Problem
Each line in the data must be reproduced as written, except for any picture.

Information provided
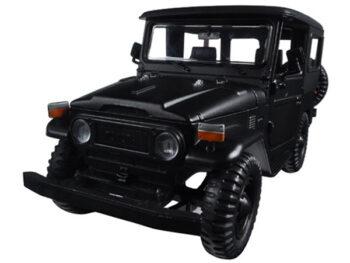 Motormax 79323 Toyota FJ 40 1:24 Matte Black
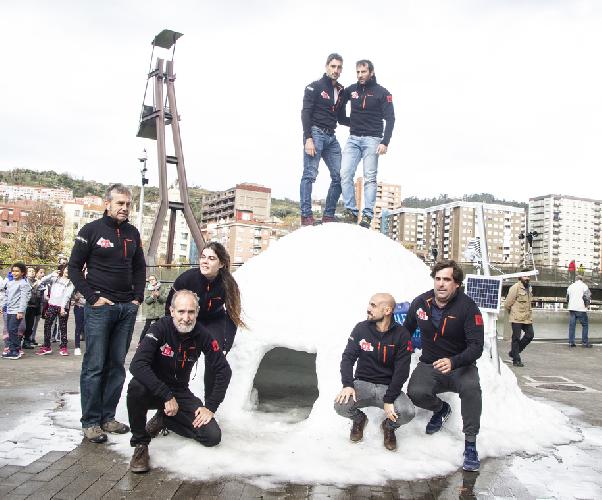 Алекс Тикон (Alex Txikon) с командой, во время презентации экспедиции на вершину К2 зимой 2019 года. Фото Alex Txikon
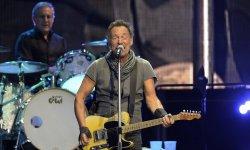 """Bruce Springsteen évoque sa dépression dans l'autobiographie """"Born to Run"""""""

Result below
 Motormax 79323 Toyota FJ 40 1:24 Matte Black
 Алекс Тикон (Alex Txikon) с командой, во время презентации экспедиции на вершину К2 зимой 2019 года. Фото Alex Txikon
 """Bruce Springsteen évoque sa dépression dans l'autobiographie """"Born to Run"""""""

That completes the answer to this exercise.